Key Takeaways
What is the role of ADB’s CAF?
A Capital Adequacy Framework (CAF) aims at identifying the optimal balance of a financial institution's assets, liabilities, and risks. Capital can be considered adequate if the financial institution is able to honor its obligations if its debtors are unable to pay back what they borrowed or if the market value of liquid assets falls.
ADB works within a CAF to ensure that large risk events—for example, failure by borrowers to repay loans, or a significant fall in the market value of equity investments and liquid assets—will not lead to a downgrade of ADB’s AAA credit rating or an erosion of investor confidence. The framework is designed to protect the risk-bearing capacity of ADB without relying on callable capital and to maintain ADB’s ability to lend even during crises and after large nonaccrual shocks.
Why is ADB’s AAA credit rating so important?
An AAA credit rating is the highest rating given by international credit rating agencies. S&P Global Ratings, a leading credit rating agency, defines an institution with an AAA rating as having an “extremely strong capacity to meet financial commitments”.
ADB’s AAA rating allows it to raise funds from the capital market at the best possible terms in order to provide its DMCs with funding at low cost and with long maturities. This capacity underpins ADB’s efforts to achieve a prosperous, inclusive, resilient, and sustainable Asia and the Pacific while sustaining its efforts to eradicate extreme poverty.

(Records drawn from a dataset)

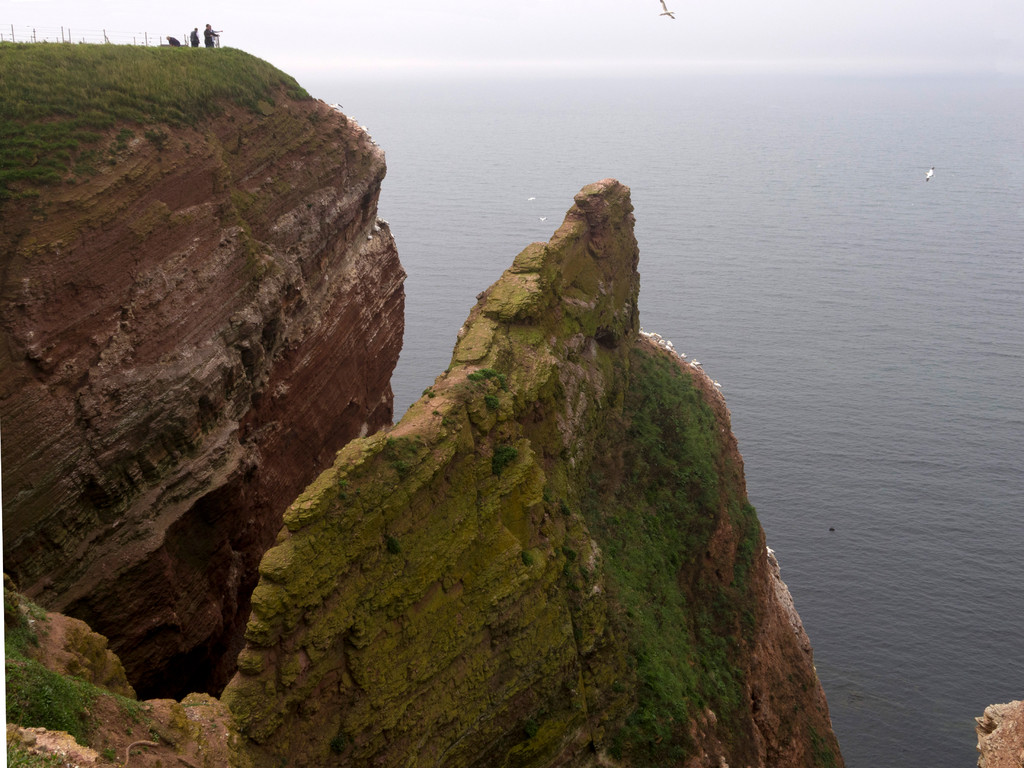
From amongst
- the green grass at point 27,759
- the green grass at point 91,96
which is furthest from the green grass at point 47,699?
the green grass at point 91,96

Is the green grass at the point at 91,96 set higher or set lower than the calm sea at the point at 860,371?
higher

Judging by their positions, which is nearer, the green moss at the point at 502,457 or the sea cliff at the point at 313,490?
the sea cliff at the point at 313,490

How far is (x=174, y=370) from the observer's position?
28.7 metres

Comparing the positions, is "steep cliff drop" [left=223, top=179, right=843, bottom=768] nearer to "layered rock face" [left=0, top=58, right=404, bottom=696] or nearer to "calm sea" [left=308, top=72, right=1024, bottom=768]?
"layered rock face" [left=0, top=58, right=404, bottom=696]

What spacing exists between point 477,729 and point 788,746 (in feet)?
58.0

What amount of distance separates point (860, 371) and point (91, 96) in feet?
247

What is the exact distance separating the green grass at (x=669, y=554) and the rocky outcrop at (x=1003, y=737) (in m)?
8.08

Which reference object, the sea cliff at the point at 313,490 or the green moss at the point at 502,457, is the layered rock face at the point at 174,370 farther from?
the green moss at the point at 502,457

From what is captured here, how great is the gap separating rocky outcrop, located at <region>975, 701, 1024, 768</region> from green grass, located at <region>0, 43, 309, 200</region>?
32.1m

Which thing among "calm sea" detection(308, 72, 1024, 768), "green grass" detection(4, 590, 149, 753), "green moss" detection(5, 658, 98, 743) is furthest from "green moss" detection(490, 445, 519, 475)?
"calm sea" detection(308, 72, 1024, 768)

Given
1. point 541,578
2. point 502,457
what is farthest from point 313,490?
point 541,578

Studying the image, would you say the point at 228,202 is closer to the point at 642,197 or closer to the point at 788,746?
the point at 788,746

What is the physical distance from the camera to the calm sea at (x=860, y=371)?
53.8 meters

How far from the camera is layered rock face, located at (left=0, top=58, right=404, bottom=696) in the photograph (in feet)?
83.2
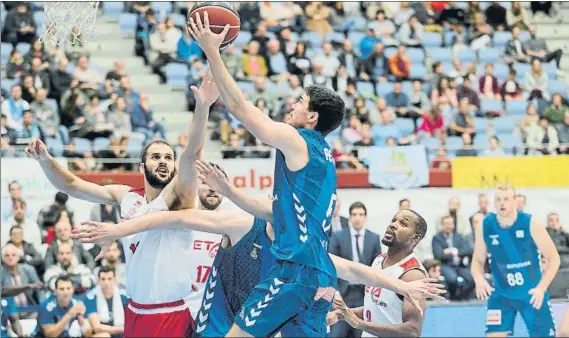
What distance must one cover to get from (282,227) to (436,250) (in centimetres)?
814

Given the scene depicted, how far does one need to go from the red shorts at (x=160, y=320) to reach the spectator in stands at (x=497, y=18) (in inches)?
513

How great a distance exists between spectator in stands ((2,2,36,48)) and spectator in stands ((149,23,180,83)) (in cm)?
185

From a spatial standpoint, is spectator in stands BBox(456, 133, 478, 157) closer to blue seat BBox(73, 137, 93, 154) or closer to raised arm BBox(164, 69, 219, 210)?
blue seat BBox(73, 137, 93, 154)

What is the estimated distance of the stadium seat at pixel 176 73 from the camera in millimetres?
16625

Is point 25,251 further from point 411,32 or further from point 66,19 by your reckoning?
point 411,32

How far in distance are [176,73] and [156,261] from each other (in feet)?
33.1

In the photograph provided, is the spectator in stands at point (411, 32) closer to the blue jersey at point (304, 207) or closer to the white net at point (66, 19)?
the white net at point (66, 19)

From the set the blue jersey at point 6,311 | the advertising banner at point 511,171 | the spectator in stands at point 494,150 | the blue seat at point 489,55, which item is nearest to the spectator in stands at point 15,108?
the blue jersey at point 6,311

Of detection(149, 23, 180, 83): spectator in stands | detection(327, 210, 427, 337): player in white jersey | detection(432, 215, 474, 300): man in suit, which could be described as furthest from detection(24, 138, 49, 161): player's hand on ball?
detection(149, 23, 180, 83): spectator in stands

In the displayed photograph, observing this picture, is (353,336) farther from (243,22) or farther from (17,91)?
(243,22)

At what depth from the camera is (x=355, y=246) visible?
477 inches

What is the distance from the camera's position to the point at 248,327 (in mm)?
5680

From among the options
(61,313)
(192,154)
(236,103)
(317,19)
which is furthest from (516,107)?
(236,103)

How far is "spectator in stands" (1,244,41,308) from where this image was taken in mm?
11797
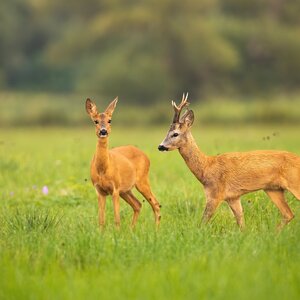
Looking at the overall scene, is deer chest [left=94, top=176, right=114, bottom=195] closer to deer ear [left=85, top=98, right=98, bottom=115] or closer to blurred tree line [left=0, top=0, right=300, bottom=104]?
deer ear [left=85, top=98, right=98, bottom=115]

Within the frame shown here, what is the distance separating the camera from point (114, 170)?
8.09 m

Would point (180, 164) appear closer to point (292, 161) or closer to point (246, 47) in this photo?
point (292, 161)

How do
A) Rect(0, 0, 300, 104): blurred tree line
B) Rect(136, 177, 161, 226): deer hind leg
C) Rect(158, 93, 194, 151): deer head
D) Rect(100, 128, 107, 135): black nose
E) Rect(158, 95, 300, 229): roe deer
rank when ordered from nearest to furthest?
Rect(158, 95, 300, 229): roe deer, Rect(100, 128, 107, 135): black nose, Rect(158, 93, 194, 151): deer head, Rect(136, 177, 161, 226): deer hind leg, Rect(0, 0, 300, 104): blurred tree line

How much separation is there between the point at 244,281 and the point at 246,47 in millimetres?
31520

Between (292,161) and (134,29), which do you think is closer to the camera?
(292,161)

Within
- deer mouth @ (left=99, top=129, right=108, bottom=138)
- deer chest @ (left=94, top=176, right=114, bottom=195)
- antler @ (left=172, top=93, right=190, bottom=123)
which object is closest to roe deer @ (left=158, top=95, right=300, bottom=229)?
antler @ (left=172, top=93, right=190, bottom=123)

**REQUIREMENT:** Proceed with the passage on ADB's Capital Adequacy Framework, writing on from its final sentence.

**ANSWER TO THE PROBLEM:**
Why did ADB review its CAF now?
ADB reviews its CAF every 3 years to ensure it is benchmarked against best practices and aligned with the evolution of ADB’s operations. This review is particularly significant given the immense challenges faced both in Asia and the Pacific and globally, including climate change, pandemic impacts, and others. The reforms are part of ADB’s response to the call for multilateral development banks (MDBs) to do more with our resources and faster. These resources will help the region manage a complex set of overlapping crises, address gender inequality, and provide for basic needs in the context of the existential challenge of climate change.
In May this year, ADB announced the Innovative Finance Facility for Climate in Asia and the Pacific (IF-CAP), which allows donors to guarantee parts of the existing sovereign loan portfolio on ADB’s balance sheet to free up capital to invest in new climate projects. In July, ADB and the African Development Bank signed a $1 billion sovereign exposure exchange to strengthen capital adequacy levels and boost lending capacity—the latest of three such agreements by ADB with peer multilateral development banks.
ADB also recently introduced a New Operating Model, a major reorganization which enables the bank to increase its capacity as the region’s climate bank; strengthen its work to develop the private sector and mobilize private investments; provide a larger range of high-quality development solutions for its developing member countries; and modernize ways of working to make it more responsive, agile, and closer to clients.
What impact will the reforms have on ADB operations?
The capital management reforms will have a large impact on ADB operations and significantly expand the support it is able to provide to its DMCs. The reforms unlock $100 billion in new commitments capacity over the next decade by expanding the bank’s annual new commitments capacity to more than $36 billion—an increase of approximately $10 billion, or about 40%.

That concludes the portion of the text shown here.